*EXERCISES*:
(a) According to the journal entry below, at what age did the writer get sick?
(b) Retype the part of the journal entry below, starting with "It was: How" and going on through "instead of death.", without changing a character.

*QUOTED PASSAGE*:
Wednesday, May 20, 2009

Tears of a...

I let myself cry like a child over my illness today. I did everything except throw myself to the floor and pound the carpet with balled fists. I let myself complain about cancer: I moaned that I was too young, that it wasn't fair, that I couldn't stand the anguish of everyone I love let alone my own pain, that I was tired.......
This is a voice I rarely allow myself to speak -- scream -- with.

When I was first diagnosed, sent shocked and spinning by the unreality of it all, one simple question persistently bubbled into my mind, and I grabbed on to that query and let it buoy me as events and anxiety churned around me ever higher.

It was: How do I want to live?


It was such a liberating idea: I was seriously ill, yes, but I had a choice -- a multitude of them, every day -- and I could use the intensity of living a life at risk as a tool to find better answers. I might not get all the life I wanted, but I could get closer to being the person I wanted. This question, unlike most of the other ones swirling around -- what second opinions should we get? is this treatment going to work? how long am I going to live? -- had answers, my answers. And the conclusions I drew from it pointed toward life instead of death.
We know that fairness has nothing to do with cancer, and that thinking about one's situation in those terms is a dangerous distraction; it's the signpost that points toward disengagement and death instead of acceptance and life. Yes, it's not "fair" that I got sick at 34 and my kids and wife won't get to spend the time with me they deserve. It also wasn't "fair" that I was born vastly more wealthy than 99 percent of the world's population, or that children in Africa are dying unnecessarily as I type this, or 20-year-olds are coming home from wars with multiple amputations, or...

*DATASET*:
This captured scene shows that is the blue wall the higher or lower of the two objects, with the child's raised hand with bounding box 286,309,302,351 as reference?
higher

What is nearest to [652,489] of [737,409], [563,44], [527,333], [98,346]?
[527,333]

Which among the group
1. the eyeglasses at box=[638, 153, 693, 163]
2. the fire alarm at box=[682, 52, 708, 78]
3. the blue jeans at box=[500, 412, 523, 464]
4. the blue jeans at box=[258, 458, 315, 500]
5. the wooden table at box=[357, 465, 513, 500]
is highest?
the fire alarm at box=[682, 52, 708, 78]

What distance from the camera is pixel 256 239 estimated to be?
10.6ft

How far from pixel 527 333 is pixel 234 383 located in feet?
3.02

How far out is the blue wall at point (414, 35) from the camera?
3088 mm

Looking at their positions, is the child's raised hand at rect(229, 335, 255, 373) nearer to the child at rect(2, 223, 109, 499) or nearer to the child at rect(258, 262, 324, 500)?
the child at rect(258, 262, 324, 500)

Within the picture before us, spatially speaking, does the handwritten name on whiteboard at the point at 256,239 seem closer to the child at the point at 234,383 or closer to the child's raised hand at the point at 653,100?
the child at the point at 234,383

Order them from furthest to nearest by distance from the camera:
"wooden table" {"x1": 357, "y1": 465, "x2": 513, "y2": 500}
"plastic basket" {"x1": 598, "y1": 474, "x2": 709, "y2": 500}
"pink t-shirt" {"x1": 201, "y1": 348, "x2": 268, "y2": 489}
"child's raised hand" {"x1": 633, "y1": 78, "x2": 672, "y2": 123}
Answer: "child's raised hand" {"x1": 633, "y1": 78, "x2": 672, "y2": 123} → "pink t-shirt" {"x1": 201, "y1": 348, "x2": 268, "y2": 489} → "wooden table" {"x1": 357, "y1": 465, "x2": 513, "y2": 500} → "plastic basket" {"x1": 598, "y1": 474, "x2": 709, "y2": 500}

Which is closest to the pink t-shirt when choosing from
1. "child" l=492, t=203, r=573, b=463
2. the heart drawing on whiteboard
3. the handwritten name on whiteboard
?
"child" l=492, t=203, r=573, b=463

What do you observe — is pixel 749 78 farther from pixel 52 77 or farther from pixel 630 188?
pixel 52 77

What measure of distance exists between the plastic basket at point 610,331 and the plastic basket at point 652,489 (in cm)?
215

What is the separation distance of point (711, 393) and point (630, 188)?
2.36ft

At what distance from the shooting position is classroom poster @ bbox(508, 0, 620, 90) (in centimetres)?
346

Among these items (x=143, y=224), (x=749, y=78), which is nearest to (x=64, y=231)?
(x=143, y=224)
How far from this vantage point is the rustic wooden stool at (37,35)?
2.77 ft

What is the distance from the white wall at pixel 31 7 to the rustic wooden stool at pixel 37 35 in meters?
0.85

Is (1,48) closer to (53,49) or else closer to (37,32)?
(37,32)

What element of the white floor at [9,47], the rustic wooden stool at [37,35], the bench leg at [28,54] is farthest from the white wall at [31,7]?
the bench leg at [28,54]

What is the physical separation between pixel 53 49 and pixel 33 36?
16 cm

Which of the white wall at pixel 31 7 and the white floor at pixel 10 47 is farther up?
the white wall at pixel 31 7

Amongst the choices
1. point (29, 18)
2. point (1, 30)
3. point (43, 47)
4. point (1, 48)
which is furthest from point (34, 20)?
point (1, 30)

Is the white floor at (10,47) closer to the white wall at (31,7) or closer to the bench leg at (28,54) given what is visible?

*OUTPUTS FOR THE TASKS*:
(a) 34

(b)
It was: How do I want to live?


It was such a liberating idea: I was seriously ill, yes, but I had a choice -- a multitude of them, every day -- and I could use the intensity of living a life at risk as a tool to find better answers. I might not get all the life I wanted, but I could get closer to being the person I wanted. This question, unlike most of the other ones swirling around -- what second opinions should we get? is this treatment going to work? how long am I going to live? -- had answers, my answers. And the conclusions I drew from it pointed toward life instead of death.